Por qué tu negocio necesita un software de gestión
Cada trabajo es un encargo a medida —una reforma, una obra, una reparación—, que empieza por una visita para valorar y un presupuesto, y con la gestión de encargos cada uno entra con su detalle, su alcance, su precio y su plazo, sin notas sueltas. Tener el presupuesto y el alcance por escrito es esencial en obra para evitar el clásico malentendido sobre lo que entra y lo que no.
La obra tiene un plazo de ejecución —a veces con varias fases y oficios—, y con el seguimiento del estado —pendiente de visita, presupuestado, en obra, terminado— sabes qué tienes en marcha y qué toca cerrar, sin que se te acumulen o se te olviden trabajos. Distinguir el particular de la comunidad o la constructora —clientes que dan volumen recurrente— ordena la cartera.
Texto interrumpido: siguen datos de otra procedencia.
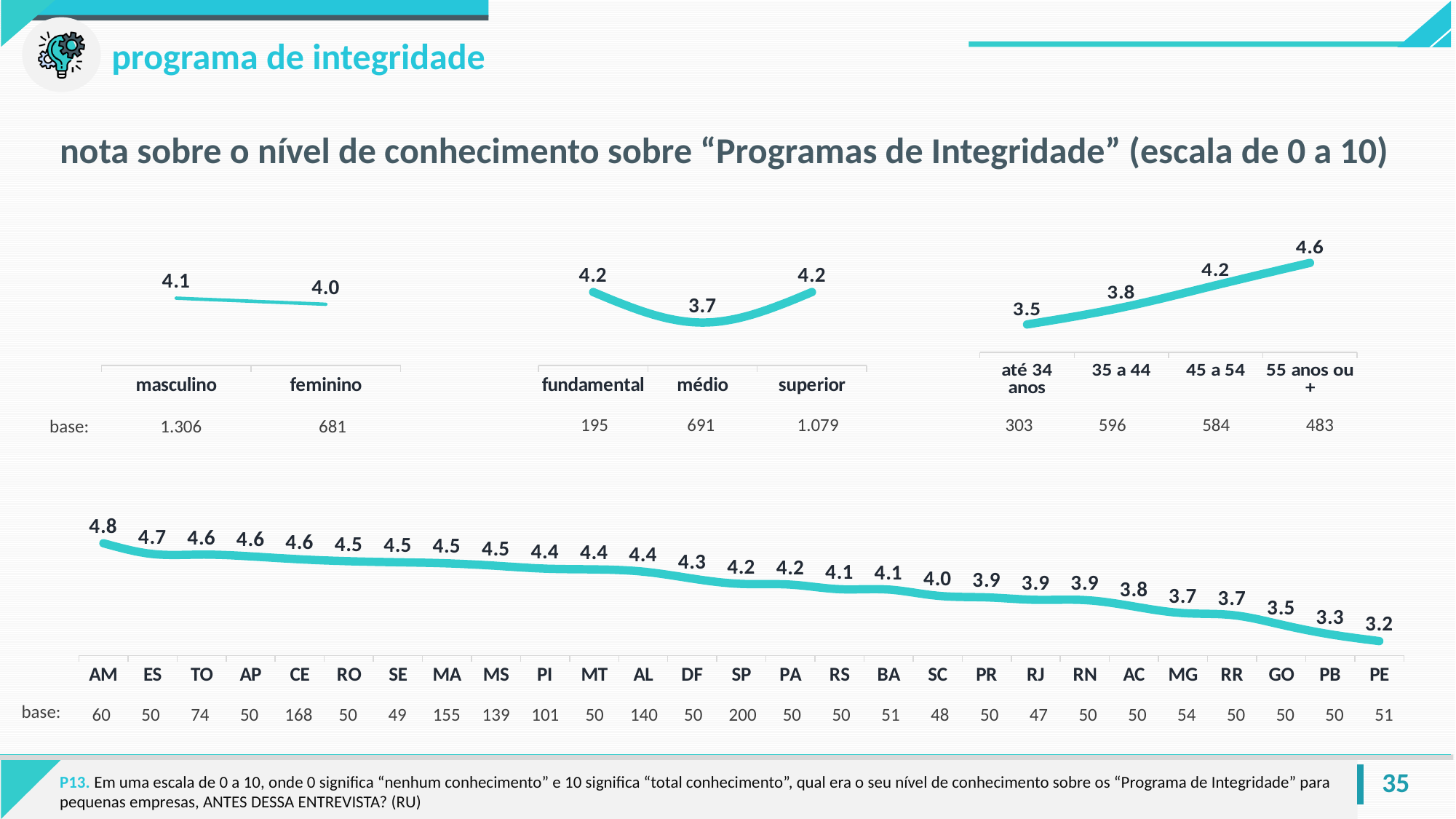
In the age chart (top right), do the values rise or fall from até 34 anos to 55 anos ou +? rise In the age chart (top right), how many age categories are plotted? 4 What kind of chart is the state chart at the bottom of the slide? line chart In the age chart (top right), what is the value for 55 anos ou +? 4.6 In the gender chart (top left), what is the value for masculino? 4.1 In the education chart (top middle), what is the value for superior? 4.2 In the age chart (top right), what is the difference between 55 anos ou + and até 34 anos? 1.1 In the education chart (top middle), which category has the lowest value? médio In the state chart (bottom), what is the value for SP? 4.2 In the gender chart (top left), what is the value for feminino? 4.0 In the state chart (bottom), which state has the highest value? AM In the state chart (bottom), which state has the lowest value? PE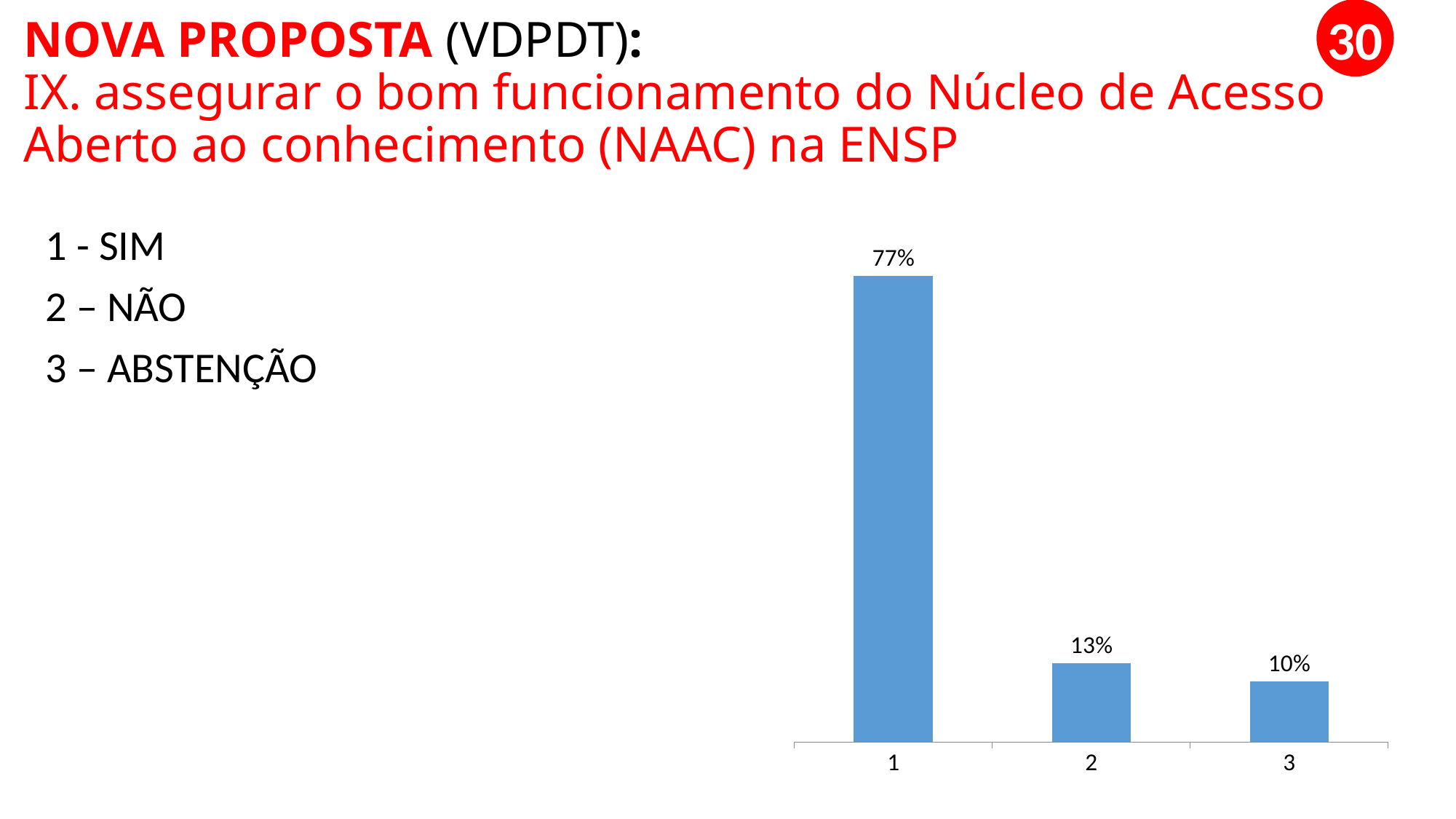
Do the values rise or fall from category 1 to category 3? fall What is the value for category 3 in the chart? 10% Which is larger, the value for category 1 or the value for category 3? 1 How many bars are shown in the chart? 3 Which category has the lowest value in the chart? 3 According to the slide's key, what does category 1 stand for? SIM What is the value for category 1 in the chart? 77% What kind of chart is shown on the slide? bar chart Which category has the highest value in the chart? 1 What is the difference between the values for category 1 and category 2? 64% What is the value for category 2 in the chart? 13% What is the difference between the values for category 2 and category 3? 3%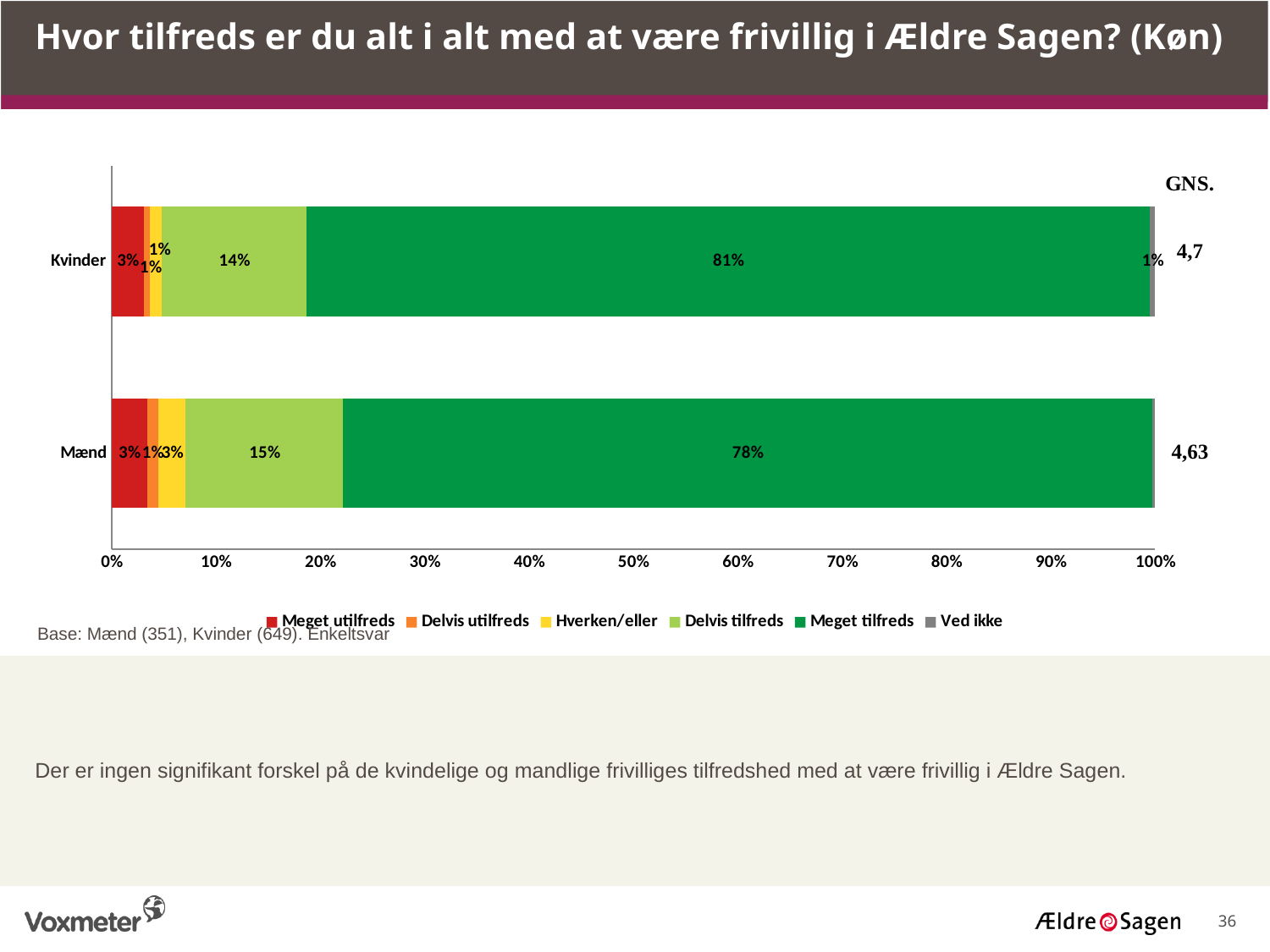
What kind of chart is shown on the slide? Stacked bar chart What percentage of Kvinder answered Delvis tilfreds? 14% What is the GNS. (average) value shown for Mænd? 4,63 What is the difference in the Meget tilfreds share between Kvinder and Mænd? 3% What percentage of Mænd answered Hverken/eller? 3% Which group has the larger Meget tilfreds share, Kvinder or Mænd? Kvinder How many categories (groups) are shown on the chart? 2 What is the GNS. (average) value shown for Kvinder? 4,7 What percentage of Kvinder answered Meget tilfreds? 81% What percentage of Mænd answered Meget tilfreds? 78% What percentage of Mænd answered Delvis tilfreds? 15% How many series does the legend list? 6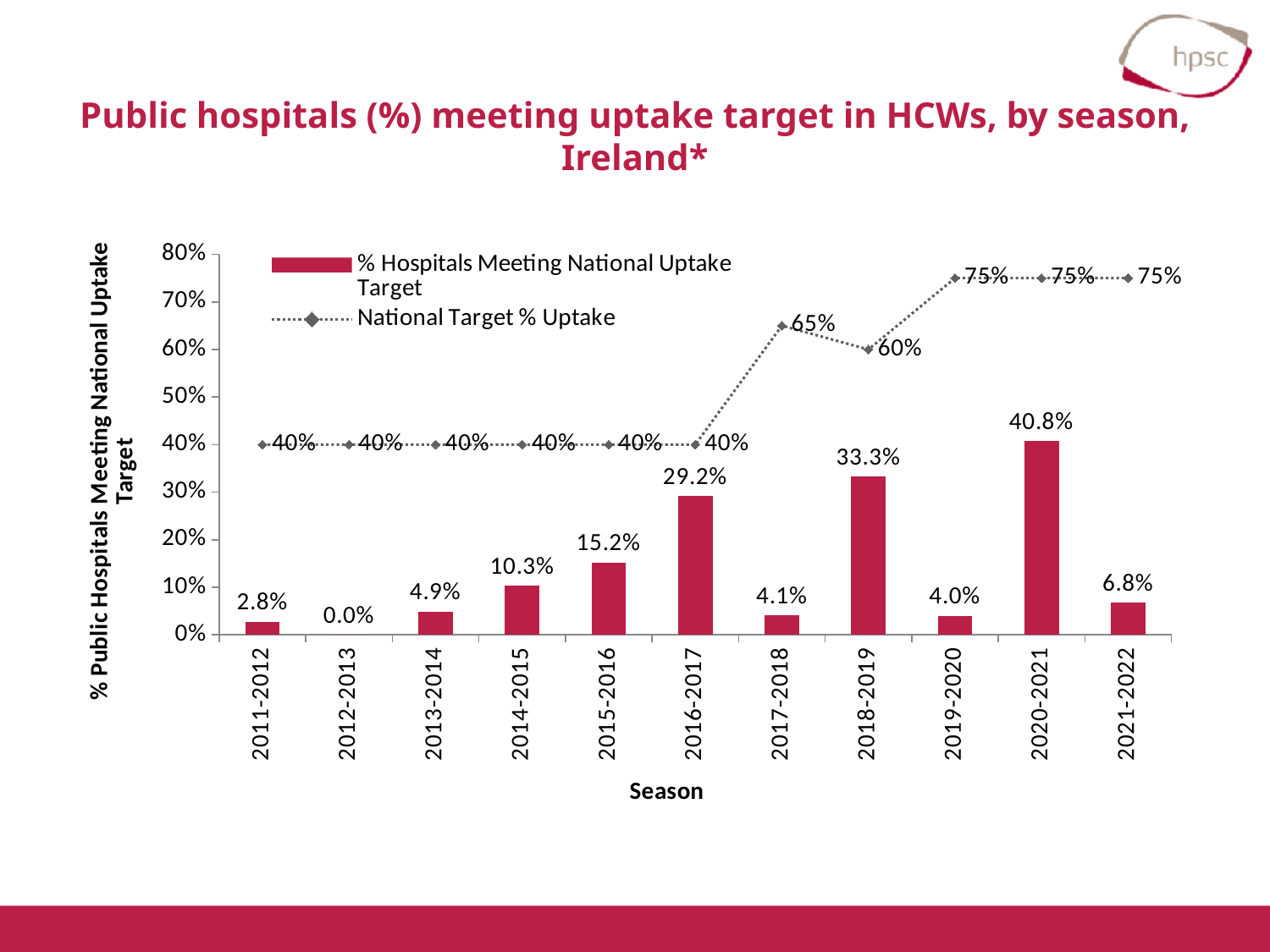
What is the label of the x axis? Season What is the difference between the percentage of hospitals meeting the target in 2020-2021 and in 2021-2022? 34.0% What was the National Target % Uptake for the 2017-2018 season? 65% What percentage of public hospitals met the national uptake target in the 2020-2021 season? 40.8% How many seasons are shown on the x axis? 11 What is the difference between the National Target % Uptake and the percentage of hospitals meeting it in the 2019-2020 season? 71.0% Which season had a higher percentage of hospitals meeting the target, 2016-2017 or 2018-2019? 2018-2019 Which season had the highest percentage of public hospitals meeting the national uptake target? 2020-2021 Which season had the lowest percentage of public hospitals meeting the national uptake target? 2012-2013 Did the National Target % Uptake rise or fall between the 2018-2019 and 2019-2020 seasons? Rise How many series does the legend list? 2 What kind of chart is used to show the % Hospitals Meeting National Uptake Target series? Bar chart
Con el CRM guardas el historial de cada cliente —qué obras, qué presupuestos— útil para el que vuelve con otra reforma o recomienda, y para el profesional recurrente. Todo en un panel —encargos, presupuestos y obras—, para llevar los trabajos con orden. El software gestiona los encargos y la relación, no la obra ni la ejecución en sí, que son tu oficio.